In 2007, he told the UK’s Sunday Times that he found it “kind of creepy that many people have seen me naked … I feel like the world’s biggest porn star.” The following year he told CNN that he was often asked to attend events as the “Nirvana baby.”

The lawsuit alleged Elden “has and will continue to suffer personal injury from the Defendants’ possession, transportation, reproduction, advertisement, promotion, presentation, distribution, providing, and obtaining of child pornography depicting him.”

What’s next

Elden’s lawsuit will now return to a lower court, where he must prove that the image meets the definition of child pornography, which attorneys for Nirvana have disputed and the appellate court stated was not the basis for their ruling on Thursday.
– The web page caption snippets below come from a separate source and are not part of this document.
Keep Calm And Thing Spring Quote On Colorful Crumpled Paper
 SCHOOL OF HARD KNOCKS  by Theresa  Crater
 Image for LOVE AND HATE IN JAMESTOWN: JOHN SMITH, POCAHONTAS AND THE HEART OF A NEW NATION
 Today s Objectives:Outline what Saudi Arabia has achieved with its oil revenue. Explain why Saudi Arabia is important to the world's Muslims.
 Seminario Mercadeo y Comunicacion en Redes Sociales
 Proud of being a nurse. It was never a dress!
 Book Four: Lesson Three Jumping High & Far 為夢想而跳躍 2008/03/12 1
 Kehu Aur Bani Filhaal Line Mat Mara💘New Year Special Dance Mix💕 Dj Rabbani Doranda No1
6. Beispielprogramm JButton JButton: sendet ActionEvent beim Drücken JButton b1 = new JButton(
“The question whether the ‘Nevermind’ album cover meets the definition of child pornography is not at issue in this appeal,” the court wrote in a footnote of their opinion.

Bert Deixler, an attorney for Nirvana, called the ruling a “procedural setback” in a statement to Billboard.

“We will defend this meritless case with vigor and expect to prevail,” Deixler said.

CNN has reached out to representatives for Nirvana for comment.

An attorney for Elden said he was “pleased” by the ruling.

“Spencer is very pleased with the decision and looks forward to having his day in court,” Robert Lewis, Elden’s attorney, said in a statement to CNN. “The decision is important for all child pornography victims.”

‘Nevermind’

Originally released in September 1991, “Nevermind” and its lead single “Smells Like Teen Spirit” helped popularize grunge music.

Both its content and artwork were heralded as seminal rock works, but three years after its release, Nirvana’s frontman, Kurt Cobain, died by suicide in Seattle and the remaining members subsequently disbanded.

Elden told CNN in 2008: “Rumor had it that Cobain had the original concept of wanting to show a mother giving birth under water.” Elden added: “But the compromise was to have a baby swimming under water. Or so that’s what I was told.”